Three Ways Big Data and Machine Learning Reinvent Online Video Experience

With traditional TV viewing on the decline, we discuss several ways Big Data and Machine Learning can assist with online video, including redefining user recommendations, improving video buffering and leveraging MAM orchestration.

By Yana Yelina

Three ways big data
Image source:


Let’s face it: traditional TV is fading. Viewing habits have totally changed, with spectators now favoring online video. In this competitive market where big players like Netflix and Hulu are racing for most eyeballs it might be rather difficult to encourage audiences to stay tuned to your video content.

According to NewVantage Venture Partners, big data and machine learning (ML) deliver true value to enterprises. The marriage of these techs allows getting advanced customer intelligence, automating mission-critical workflows, and, in turn, significantly improving viewer experience.

A number of online video providers have already started reaping these benefits. Let’s take a dive into some success stories.

Betting on Big Data to Refine Recommendations

Viewer interests and behavior tend to change rapidly, and it might be quite difficult to predict what content they will acquire and enjoy next. To address that, businesses need to leverage huge amounts of value-rich data for thorough analysis.

For example, Netflix virtually sits on data goldmines. The OTT giant uses lots of data sources to feed the machine learning algorithms of its recommendation engine.

Netflix has billions of member ratings and receives several million daily stream plays — with info about duration, time of day, and device type. The company also analyzes social data, movie metadata (actors, director, genre, parental rating, and reviews), films’ popularity, queue items, demographics, location, language, and much more.

To smartly manage this great availability of data, Netflix implements all sorts of ML approaches, including clustering algorithms, linear and logistic regression, Markov chains, and association rules.

In turn, this ML-based model allows the media provider to automatically deliver personalized offerings in terms of content, payment methods, and subscription types. According to Netflix, the results are impressive, with 75% of its viewership coming directly from its recommendation engine.

The corporation also puts viewing data to good use by personalizing movies’ artworks. What does that mean? Netflix’s ML algorithms analyze a user’s preferences, namely favorite genres and actors, to generate the most relevant imagery for a film.

For instance, if your viewing history says you like comedies, the artwork of the recommended content will likely include a comedian. And if you’re a romantic movie lover, be sure to mostly get recommendations featuring romantic scenes.

Netflix Figure 1

Image source:


Netflix will also spot your cast preferences to feature the artwork with a beloved actor/actress.

Netflix Figure 2

Image source:


Netflix says the steps they took in personalizing the artworks led to a meaningful improvement in how viewers find new content. The video provider also plans to expand this approach and personalize other types of artworks they use, such as synopses, metadata, and trailers.

#####

» **Task requirements**:
From the piece on big data and online video, set down everything from "A number of" down to "of its recommendation engine.", word for word.

» **Data**:

#####

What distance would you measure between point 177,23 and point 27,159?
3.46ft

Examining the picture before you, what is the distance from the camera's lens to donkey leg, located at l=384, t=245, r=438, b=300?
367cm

#####

» **Solution to the problem**:
A number of online video providers have already started reaping these benefits. Let’s take a dive into some success stories.

Betting on Big Data to Refine Recommendations

Viewer interests and behavior tend to change rapidly, and it might be quite difficult to predict what content they will acquire and enjoy next. To address that, businesses need to leverage huge amounts of value-rich data for thorough analysis.

For example, Netflix virtually sits on data goldmines. The OTT giant uses lots of data sources to feed the machine learning algorithms of its recommendation engine.